This is my attempt at writing my own neural network library. It's based on Karpathy's micrograd and is written in C as an additional challenge. All of the code (excluding tests) has been written using minimal help from AI.
The project is in progress. At this moment only basic tensor operations and a gradient calculation engine is implemented. All of the implemented tests are passing at this moment.
The central component of the library is Value - a structure representing a tensor. Besides the data Value stores the previous Values in the chain as well as the calculated gradient.
There are two main ways to create Value.
This one creates a value containing just a single number.
Value cg_value(double data)And this one creates a tensor of the specified shape. The data is just a simple array of all the values arranged linearly. The shape is decided by the shape argument which should be an array with n_dim elements representing count of elements in each dimension (for example, "2, 3" would be a 2x3 matrix).

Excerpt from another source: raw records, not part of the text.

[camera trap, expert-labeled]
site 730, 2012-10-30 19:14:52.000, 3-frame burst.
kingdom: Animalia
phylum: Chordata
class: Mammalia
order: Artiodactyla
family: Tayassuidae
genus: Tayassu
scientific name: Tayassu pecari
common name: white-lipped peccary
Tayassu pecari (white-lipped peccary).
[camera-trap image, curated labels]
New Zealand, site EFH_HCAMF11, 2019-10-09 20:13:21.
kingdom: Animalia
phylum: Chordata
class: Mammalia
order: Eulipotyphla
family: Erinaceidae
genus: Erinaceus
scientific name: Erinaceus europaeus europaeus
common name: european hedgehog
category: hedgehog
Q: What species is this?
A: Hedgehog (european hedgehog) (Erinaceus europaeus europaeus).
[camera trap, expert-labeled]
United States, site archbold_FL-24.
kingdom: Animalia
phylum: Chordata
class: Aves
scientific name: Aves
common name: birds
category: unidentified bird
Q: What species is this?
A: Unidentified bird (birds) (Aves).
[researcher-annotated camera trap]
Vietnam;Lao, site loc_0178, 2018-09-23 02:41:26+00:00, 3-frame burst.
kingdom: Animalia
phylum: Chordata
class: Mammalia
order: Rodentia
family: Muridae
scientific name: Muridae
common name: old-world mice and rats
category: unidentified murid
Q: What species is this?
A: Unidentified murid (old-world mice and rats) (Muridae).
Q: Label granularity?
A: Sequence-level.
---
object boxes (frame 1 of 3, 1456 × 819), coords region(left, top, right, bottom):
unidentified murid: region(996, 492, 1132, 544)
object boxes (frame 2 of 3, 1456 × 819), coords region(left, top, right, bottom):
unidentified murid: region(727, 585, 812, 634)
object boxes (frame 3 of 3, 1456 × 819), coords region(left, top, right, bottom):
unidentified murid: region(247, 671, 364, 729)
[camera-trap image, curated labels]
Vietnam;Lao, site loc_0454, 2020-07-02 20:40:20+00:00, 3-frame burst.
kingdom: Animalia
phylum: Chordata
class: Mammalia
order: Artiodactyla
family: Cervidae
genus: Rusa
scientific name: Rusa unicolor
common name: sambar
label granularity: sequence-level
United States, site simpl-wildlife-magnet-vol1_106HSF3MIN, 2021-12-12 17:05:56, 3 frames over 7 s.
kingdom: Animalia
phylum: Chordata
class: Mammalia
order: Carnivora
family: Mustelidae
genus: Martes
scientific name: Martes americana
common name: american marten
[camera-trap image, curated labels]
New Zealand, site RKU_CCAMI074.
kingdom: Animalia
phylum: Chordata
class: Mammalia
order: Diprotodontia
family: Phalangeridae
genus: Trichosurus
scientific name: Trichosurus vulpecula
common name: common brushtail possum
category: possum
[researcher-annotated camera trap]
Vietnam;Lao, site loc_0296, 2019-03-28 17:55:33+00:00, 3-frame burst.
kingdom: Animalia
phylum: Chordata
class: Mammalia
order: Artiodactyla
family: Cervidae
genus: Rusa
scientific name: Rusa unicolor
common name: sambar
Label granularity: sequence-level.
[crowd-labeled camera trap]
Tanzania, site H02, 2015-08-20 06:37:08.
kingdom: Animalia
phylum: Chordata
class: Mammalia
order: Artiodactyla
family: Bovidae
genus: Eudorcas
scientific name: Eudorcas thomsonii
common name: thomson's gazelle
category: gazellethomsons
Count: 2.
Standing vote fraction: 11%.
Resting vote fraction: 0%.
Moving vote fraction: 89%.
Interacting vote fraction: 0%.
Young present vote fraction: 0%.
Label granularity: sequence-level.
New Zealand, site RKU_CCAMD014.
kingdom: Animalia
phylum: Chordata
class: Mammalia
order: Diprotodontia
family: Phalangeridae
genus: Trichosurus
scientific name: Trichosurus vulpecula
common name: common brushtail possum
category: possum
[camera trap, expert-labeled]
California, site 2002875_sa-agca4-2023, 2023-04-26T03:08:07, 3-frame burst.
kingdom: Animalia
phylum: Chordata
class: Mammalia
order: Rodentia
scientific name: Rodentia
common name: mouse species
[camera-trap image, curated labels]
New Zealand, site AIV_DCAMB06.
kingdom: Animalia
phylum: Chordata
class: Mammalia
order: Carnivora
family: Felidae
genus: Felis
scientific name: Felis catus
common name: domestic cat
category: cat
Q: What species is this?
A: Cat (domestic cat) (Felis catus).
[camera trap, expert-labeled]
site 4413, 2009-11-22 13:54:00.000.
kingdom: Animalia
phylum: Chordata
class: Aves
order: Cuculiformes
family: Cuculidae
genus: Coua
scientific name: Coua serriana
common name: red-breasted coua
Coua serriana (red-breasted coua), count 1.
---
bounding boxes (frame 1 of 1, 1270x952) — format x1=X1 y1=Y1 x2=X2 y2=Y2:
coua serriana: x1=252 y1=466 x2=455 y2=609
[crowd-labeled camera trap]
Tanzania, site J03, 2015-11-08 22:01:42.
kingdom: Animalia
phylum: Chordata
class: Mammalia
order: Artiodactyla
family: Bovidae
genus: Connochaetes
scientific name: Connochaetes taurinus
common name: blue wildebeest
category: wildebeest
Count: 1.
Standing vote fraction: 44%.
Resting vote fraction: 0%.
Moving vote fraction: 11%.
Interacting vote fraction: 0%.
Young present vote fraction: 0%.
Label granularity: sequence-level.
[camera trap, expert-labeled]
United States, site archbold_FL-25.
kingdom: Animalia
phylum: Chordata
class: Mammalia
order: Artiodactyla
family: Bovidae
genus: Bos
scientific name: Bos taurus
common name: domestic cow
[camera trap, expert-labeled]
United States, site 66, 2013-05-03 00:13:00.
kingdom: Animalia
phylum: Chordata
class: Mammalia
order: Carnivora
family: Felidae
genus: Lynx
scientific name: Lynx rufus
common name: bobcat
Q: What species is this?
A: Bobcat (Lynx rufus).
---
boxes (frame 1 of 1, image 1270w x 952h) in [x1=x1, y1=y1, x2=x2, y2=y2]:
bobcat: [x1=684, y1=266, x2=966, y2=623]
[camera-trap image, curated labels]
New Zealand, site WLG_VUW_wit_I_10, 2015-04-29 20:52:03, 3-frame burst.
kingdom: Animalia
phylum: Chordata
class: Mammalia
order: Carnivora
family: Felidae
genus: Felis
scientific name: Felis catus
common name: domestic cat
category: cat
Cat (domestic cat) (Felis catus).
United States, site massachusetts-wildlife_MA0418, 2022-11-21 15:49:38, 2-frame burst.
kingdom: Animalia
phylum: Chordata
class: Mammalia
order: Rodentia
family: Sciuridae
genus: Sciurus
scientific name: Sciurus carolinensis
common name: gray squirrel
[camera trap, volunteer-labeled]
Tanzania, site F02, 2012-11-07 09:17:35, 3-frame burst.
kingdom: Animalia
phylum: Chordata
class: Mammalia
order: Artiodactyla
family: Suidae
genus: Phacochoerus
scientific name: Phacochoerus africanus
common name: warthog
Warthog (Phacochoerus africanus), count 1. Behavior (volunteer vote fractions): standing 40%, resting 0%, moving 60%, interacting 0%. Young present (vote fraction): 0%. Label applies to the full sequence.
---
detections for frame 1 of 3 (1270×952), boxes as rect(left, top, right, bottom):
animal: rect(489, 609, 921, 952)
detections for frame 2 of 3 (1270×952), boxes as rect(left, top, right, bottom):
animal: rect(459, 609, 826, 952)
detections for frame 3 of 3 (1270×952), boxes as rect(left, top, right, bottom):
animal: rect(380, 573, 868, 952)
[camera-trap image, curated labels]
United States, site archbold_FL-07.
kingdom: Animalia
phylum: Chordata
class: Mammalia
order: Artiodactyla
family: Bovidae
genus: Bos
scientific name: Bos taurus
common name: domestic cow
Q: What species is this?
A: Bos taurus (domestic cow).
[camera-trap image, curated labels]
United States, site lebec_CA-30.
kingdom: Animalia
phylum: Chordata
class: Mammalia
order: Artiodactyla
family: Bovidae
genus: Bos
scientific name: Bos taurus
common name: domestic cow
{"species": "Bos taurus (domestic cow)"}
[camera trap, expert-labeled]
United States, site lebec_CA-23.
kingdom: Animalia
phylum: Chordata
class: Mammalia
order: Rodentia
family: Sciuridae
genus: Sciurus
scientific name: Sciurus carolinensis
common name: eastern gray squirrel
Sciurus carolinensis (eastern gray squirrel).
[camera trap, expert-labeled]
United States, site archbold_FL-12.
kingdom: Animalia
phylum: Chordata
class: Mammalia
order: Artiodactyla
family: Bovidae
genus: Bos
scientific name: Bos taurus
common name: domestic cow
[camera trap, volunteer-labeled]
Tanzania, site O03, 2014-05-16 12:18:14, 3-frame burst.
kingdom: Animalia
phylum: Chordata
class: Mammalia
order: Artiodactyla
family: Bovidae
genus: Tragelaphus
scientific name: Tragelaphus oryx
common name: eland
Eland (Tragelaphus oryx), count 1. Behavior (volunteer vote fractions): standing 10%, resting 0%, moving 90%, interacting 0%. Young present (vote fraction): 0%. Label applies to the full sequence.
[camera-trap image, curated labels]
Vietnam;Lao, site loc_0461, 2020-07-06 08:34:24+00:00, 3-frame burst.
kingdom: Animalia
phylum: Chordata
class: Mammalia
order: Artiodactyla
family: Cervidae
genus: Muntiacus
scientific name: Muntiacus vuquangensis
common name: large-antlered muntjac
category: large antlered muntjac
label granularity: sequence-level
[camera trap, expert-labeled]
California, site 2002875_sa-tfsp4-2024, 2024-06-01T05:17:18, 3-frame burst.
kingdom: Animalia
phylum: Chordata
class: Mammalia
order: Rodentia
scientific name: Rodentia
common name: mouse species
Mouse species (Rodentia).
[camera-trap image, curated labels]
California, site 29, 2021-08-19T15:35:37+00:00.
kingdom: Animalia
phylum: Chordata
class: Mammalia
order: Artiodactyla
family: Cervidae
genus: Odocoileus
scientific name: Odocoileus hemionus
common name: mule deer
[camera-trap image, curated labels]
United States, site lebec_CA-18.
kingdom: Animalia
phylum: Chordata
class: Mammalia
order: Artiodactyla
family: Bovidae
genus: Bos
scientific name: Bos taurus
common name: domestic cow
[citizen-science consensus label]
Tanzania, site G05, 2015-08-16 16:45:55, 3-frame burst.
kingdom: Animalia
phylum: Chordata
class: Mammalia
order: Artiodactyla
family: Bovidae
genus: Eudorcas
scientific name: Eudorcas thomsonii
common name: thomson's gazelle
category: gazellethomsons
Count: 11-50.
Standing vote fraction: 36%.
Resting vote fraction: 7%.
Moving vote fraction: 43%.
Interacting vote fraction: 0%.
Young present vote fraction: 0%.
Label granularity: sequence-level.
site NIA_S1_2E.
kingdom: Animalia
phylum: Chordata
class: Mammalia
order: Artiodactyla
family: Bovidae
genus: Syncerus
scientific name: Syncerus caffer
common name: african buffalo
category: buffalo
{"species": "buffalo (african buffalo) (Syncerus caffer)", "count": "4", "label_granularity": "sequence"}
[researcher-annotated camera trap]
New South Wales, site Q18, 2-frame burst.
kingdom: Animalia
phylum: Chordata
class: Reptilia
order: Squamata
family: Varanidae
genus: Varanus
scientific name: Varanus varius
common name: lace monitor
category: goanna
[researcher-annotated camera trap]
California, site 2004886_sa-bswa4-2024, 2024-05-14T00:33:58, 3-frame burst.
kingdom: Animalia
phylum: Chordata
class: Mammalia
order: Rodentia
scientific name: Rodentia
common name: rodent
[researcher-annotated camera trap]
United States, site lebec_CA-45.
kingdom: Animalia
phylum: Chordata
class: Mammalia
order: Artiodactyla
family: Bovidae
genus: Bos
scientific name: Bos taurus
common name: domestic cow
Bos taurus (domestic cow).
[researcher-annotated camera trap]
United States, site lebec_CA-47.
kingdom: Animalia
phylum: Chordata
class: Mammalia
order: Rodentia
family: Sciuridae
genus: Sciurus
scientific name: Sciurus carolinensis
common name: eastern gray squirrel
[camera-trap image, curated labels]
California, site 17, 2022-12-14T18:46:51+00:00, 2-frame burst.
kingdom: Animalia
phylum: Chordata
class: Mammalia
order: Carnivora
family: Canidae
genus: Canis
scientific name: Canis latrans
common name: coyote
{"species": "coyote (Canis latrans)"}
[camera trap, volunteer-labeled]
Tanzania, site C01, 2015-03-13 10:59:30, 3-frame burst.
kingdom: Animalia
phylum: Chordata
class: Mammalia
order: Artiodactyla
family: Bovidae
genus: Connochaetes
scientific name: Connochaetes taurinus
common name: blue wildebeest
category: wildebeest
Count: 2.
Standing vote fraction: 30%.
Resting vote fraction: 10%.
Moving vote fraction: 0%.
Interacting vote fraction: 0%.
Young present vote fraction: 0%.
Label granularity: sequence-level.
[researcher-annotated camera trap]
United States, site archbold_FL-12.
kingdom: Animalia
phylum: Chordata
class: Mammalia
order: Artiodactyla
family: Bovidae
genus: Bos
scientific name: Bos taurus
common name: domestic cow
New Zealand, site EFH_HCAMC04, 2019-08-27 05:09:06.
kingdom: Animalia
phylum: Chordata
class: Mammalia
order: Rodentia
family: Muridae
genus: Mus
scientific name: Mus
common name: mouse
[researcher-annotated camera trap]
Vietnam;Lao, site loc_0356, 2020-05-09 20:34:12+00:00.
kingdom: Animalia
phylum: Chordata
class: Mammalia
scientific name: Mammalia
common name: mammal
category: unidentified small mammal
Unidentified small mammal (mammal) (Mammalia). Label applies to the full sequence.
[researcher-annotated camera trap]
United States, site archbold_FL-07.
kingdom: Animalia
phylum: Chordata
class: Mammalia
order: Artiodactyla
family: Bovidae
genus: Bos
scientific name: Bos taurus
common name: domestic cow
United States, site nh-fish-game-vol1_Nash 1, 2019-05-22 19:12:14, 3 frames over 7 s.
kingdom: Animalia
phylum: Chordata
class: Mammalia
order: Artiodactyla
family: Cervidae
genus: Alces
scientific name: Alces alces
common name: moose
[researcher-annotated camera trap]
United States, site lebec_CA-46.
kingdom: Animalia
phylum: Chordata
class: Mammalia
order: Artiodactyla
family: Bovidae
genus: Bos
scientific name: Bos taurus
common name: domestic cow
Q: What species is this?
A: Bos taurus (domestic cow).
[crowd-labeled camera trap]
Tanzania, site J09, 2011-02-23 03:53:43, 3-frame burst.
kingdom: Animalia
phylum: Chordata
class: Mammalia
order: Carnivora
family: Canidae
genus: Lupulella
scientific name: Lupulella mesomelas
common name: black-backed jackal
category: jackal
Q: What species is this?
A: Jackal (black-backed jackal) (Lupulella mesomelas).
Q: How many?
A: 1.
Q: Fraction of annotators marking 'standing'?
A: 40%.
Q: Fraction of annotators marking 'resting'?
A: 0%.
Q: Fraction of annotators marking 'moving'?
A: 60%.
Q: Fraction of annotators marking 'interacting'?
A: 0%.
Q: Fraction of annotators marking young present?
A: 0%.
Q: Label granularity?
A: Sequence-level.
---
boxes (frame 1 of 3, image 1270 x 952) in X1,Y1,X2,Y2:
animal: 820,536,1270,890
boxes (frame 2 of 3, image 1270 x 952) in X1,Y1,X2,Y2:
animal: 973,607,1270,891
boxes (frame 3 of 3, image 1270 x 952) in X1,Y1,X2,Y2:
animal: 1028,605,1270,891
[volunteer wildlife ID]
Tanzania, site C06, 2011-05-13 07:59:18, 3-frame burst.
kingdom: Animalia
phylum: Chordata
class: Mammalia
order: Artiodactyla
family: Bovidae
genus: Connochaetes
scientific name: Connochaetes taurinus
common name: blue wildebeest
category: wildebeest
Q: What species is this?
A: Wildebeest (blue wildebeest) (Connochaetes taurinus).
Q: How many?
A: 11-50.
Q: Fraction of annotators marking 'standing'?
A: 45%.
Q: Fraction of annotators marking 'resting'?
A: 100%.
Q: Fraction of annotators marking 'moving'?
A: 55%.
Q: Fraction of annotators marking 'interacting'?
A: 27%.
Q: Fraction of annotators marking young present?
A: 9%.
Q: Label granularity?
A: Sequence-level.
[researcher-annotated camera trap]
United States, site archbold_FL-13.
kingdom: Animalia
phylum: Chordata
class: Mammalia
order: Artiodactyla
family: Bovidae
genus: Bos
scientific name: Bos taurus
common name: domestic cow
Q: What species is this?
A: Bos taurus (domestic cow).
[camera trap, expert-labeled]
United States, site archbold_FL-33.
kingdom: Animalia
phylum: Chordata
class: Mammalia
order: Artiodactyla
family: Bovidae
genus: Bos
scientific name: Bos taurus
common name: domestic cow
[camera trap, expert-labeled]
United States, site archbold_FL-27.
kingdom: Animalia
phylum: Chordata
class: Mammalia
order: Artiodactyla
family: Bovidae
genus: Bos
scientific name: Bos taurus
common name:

Value cg_tensor(double* data, int* shape, int n_dim)To simplify the process there is also Value cg_zeroes(int* shape, int n_dim)
which creates a tensor with just zeroes of the specified shape.
On these values some operations can be performed - cg_add, cg_mul, cg_pow, cg_sub, cg_div. All of these functions accept two pointers to Values (except cg_pow which accepts a single Value pointer and a double power). All of them are element-wise which also requires all the tensors to have the same shape at the moment. These functions automatically store the parent values in the created value creating a tree.
To calculate gradient for each Value within a tree a special function can be
used - void cg_backward(Value* value). Given the topmost value within the
tree it will calculate gradients for each Value within the tree.
At the end, void cg_free(Value* val) should be called for each value to free.
[x] Backward gradient calculation [x] Tensors, matrices [] Matrix-specific operations [] Optimization algorithms builtin (Gradient Descent, etc) [] Common ML components builtin (ReLU, convolution, etc)
By the end I plan advanced ML models to be possible to implement using centigrad like convolution, diffusion and transformers.